Polish as a foreign language at elementary level of instruction: crosslinguistic influences in writing
Abstract
Being a minority European language, Polish has not attracted the attention of second language research (SLA) very much. Most studies in the area focus on English and other major languages describing variables and process observed in learners’ interlanguage development. This article looks at the language performance of elementary learners of Polish as a foreign language with a view to diagnosing areas of difficulty at the initial stages of language instruction. It is a case study of five learners’ written production after a year of intensive language instruction in the controlled conditions of a classroom.
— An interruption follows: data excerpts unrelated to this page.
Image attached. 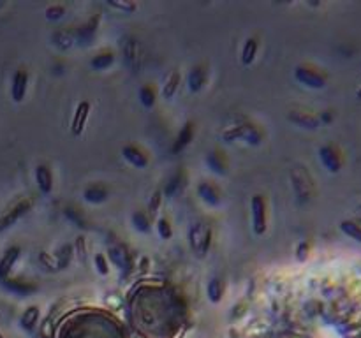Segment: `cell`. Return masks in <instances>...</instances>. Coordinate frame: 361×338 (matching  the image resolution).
I'll return each mask as SVG.
<instances>
[{
    "label": "cell",
    "instance_id": "cell-15",
    "mask_svg": "<svg viewBox=\"0 0 361 338\" xmlns=\"http://www.w3.org/2000/svg\"><path fill=\"white\" fill-rule=\"evenodd\" d=\"M83 197L85 201H88V203H102V201L108 199V191H106L104 187H101V185H92V187L85 189L83 192Z\"/></svg>",
    "mask_w": 361,
    "mask_h": 338
},
{
    "label": "cell",
    "instance_id": "cell-34",
    "mask_svg": "<svg viewBox=\"0 0 361 338\" xmlns=\"http://www.w3.org/2000/svg\"><path fill=\"white\" fill-rule=\"evenodd\" d=\"M64 6H50L46 9V18L48 20H59V18H62L64 16Z\"/></svg>",
    "mask_w": 361,
    "mask_h": 338
},
{
    "label": "cell",
    "instance_id": "cell-14",
    "mask_svg": "<svg viewBox=\"0 0 361 338\" xmlns=\"http://www.w3.org/2000/svg\"><path fill=\"white\" fill-rule=\"evenodd\" d=\"M198 194H199V197L204 201V203L213 204V206L220 204V196H219V192H217V189L212 187L210 183H201L199 187H198Z\"/></svg>",
    "mask_w": 361,
    "mask_h": 338
},
{
    "label": "cell",
    "instance_id": "cell-28",
    "mask_svg": "<svg viewBox=\"0 0 361 338\" xmlns=\"http://www.w3.org/2000/svg\"><path fill=\"white\" fill-rule=\"evenodd\" d=\"M132 224H134V228H136L138 231H141V233H148L150 231L148 217H146L145 213H141V212H134L132 213Z\"/></svg>",
    "mask_w": 361,
    "mask_h": 338
},
{
    "label": "cell",
    "instance_id": "cell-16",
    "mask_svg": "<svg viewBox=\"0 0 361 338\" xmlns=\"http://www.w3.org/2000/svg\"><path fill=\"white\" fill-rule=\"evenodd\" d=\"M204 81H206V71L203 67L192 69L191 74H188V88H191V92H199L203 88Z\"/></svg>",
    "mask_w": 361,
    "mask_h": 338
},
{
    "label": "cell",
    "instance_id": "cell-19",
    "mask_svg": "<svg viewBox=\"0 0 361 338\" xmlns=\"http://www.w3.org/2000/svg\"><path fill=\"white\" fill-rule=\"evenodd\" d=\"M256 53H257V41L254 39H249L247 43H245L243 49H241V62H243L245 65H250L256 59Z\"/></svg>",
    "mask_w": 361,
    "mask_h": 338
},
{
    "label": "cell",
    "instance_id": "cell-32",
    "mask_svg": "<svg viewBox=\"0 0 361 338\" xmlns=\"http://www.w3.org/2000/svg\"><path fill=\"white\" fill-rule=\"evenodd\" d=\"M157 231L162 240H169V238L173 236V229H171L169 222H167L166 218H161V220L157 222Z\"/></svg>",
    "mask_w": 361,
    "mask_h": 338
},
{
    "label": "cell",
    "instance_id": "cell-26",
    "mask_svg": "<svg viewBox=\"0 0 361 338\" xmlns=\"http://www.w3.org/2000/svg\"><path fill=\"white\" fill-rule=\"evenodd\" d=\"M109 259H111L113 265H117L118 268H127L129 266V259H127L125 252L122 249H118V247H115V249H109Z\"/></svg>",
    "mask_w": 361,
    "mask_h": 338
},
{
    "label": "cell",
    "instance_id": "cell-31",
    "mask_svg": "<svg viewBox=\"0 0 361 338\" xmlns=\"http://www.w3.org/2000/svg\"><path fill=\"white\" fill-rule=\"evenodd\" d=\"M180 183H182V173H176V175L167 181L166 189H164V194L166 196H173V194L180 189Z\"/></svg>",
    "mask_w": 361,
    "mask_h": 338
},
{
    "label": "cell",
    "instance_id": "cell-5",
    "mask_svg": "<svg viewBox=\"0 0 361 338\" xmlns=\"http://www.w3.org/2000/svg\"><path fill=\"white\" fill-rule=\"evenodd\" d=\"M30 206H32V201L30 199H23V201H20L18 204L14 206L11 212H7L4 217H0V231H4V229H7V228H11V226H14L16 222L20 220L25 213L30 210Z\"/></svg>",
    "mask_w": 361,
    "mask_h": 338
},
{
    "label": "cell",
    "instance_id": "cell-3",
    "mask_svg": "<svg viewBox=\"0 0 361 338\" xmlns=\"http://www.w3.org/2000/svg\"><path fill=\"white\" fill-rule=\"evenodd\" d=\"M250 210H252V226L256 234H264L266 231V203L261 196H254L250 201Z\"/></svg>",
    "mask_w": 361,
    "mask_h": 338
},
{
    "label": "cell",
    "instance_id": "cell-8",
    "mask_svg": "<svg viewBox=\"0 0 361 338\" xmlns=\"http://www.w3.org/2000/svg\"><path fill=\"white\" fill-rule=\"evenodd\" d=\"M18 257H20V249L18 247H11V249L6 250L4 257L0 259V280L7 278V275L11 273V270H13V266L16 265Z\"/></svg>",
    "mask_w": 361,
    "mask_h": 338
},
{
    "label": "cell",
    "instance_id": "cell-36",
    "mask_svg": "<svg viewBox=\"0 0 361 338\" xmlns=\"http://www.w3.org/2000/svg\"><path fill=\"white\" fill-rule=\"evenodd\" d=\"M342 229L346 231L349 236L356 238V240H361V229L358 228V226L351 224V222H344V224H342Z\"/></svg>",
    "mask_w": 361,
    "mask_h": 338
},
{
    "label": "cell",
    "instance_id": "cell-41",
    "mask_svg": "<svg viewBox=\"0 0 361 338\" xmlns=\"http://www.w3.org/2000/svg\"><path fill=\"white\" fill-rule=\"evenodd\" d=\"M0 338H4V335H2V333H0Z\"/></svg>",
    "mask_w": 361,
    "mask_h": 338
},
{
    "label": "cell",
    "instance_id": "cell-24",
    "mask_svg": "<svg viewBox=\"0 0 361 338\" xmlns=\"http://www.w3.org/2000/svg\"><path fill=\"white\" fill-rule=\"evenodd\" d=\"M206 164L210 166L212 171H215L217 175H224L225 173V164L222 157H220L219 154H215V152H212V154L206 155Z\"/></svg>",
    "mask_w": 361,
    "mask_h": 338
},
{
    "label": "cell",
    "instance_id": "cell-40",
    "mask_svg": "<svg viewBox=\"0 0 361 338\" xmlns=\"http://www.w3.org/2000/svg\"><path fill=\"white\" fill-rule=\"evenodd\" d=\"M305 250H307V243H299V247H298V259L299 261L305 259Z\"/></svg>",
    "mask_w": 361,
    "mask_h": 338
},
{
    "label": "cell",
    "instance_id": "cell-35",
    "mask_svg": "<svg viewBox=\"0 0 361 338\" xmlns=\"http://www.w3.org/2000/svg\"><path fill=\"white\" fill-rule=\"evenodd\" d=\"M96 268H97V271H99L101 275H108V271H109V265H108V261H106V257L102 254L99 255H96Z\"/></svg>",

The objective of the study presented here is: (1) to determine the types of error produced in a short translation task at different levels of language (morphosyntactic, lexical); (2) to observe manifestations of crosslinguistic influences between languages the subjects know (interlingual transfer) as well as those related to the language learnt itself (intralingual transfer). The small sample of texts produced does not allow for any generalized observations and conclusions, however, at the level of elementary competence in any foreign language, as other research shows, the amount of individual variation is not the most significant factor. Thus the incorrect forms produced may testify to some more universally error-prone areas of language. The value of this kind of analysis lies in this direct application to the teaching of Polish as a synthetic language. The study also demonstrates the fact that communicative teaching has a limited contribution to make in the case of this family of languages. It suggests that overt and explicit teaching of a synthetic language will give a sounder basis for further development of language competence in its communicative dimension.